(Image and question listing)
## START
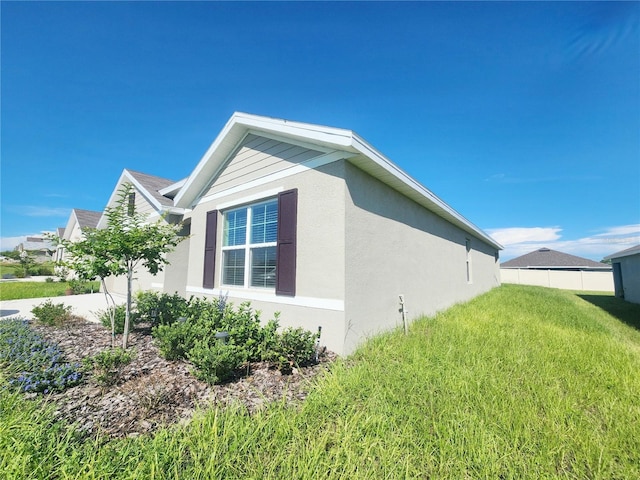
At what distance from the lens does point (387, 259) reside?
5.38 metres

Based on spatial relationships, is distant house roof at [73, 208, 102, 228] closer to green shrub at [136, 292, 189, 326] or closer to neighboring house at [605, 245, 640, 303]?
green shrub at [136, 292, 189, 326]

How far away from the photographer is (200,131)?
886 centimetres

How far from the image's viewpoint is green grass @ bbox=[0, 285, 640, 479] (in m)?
1.81

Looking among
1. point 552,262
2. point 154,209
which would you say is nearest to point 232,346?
point 154,209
## END
*INSTRUCTION:*
Reproduce the entire listing above line for line, leaving out the pictures.

*COMPLETE ANSWER:*
At what distance from the lens does point (387, 259) reside?
5.38 metres

Based on spatial relationships, is distant house roof at [73, 208, 102, 228] closer to green shrub at [136, 292, 189, 326] or closer to neighboring house at [605, 245, 640, 303]?
green shrub at [136, 292, 189, 326]

How far away from the photographer is (200,131)?
886 centimetres

How far from the image's viewpoint is green grass @ bbox=[0, 285, 640, 479] (in m)?
1.81

Looking among
1. point 552,262
2. point 154,209
which would you say is nearest to point 232,346?
point 154,209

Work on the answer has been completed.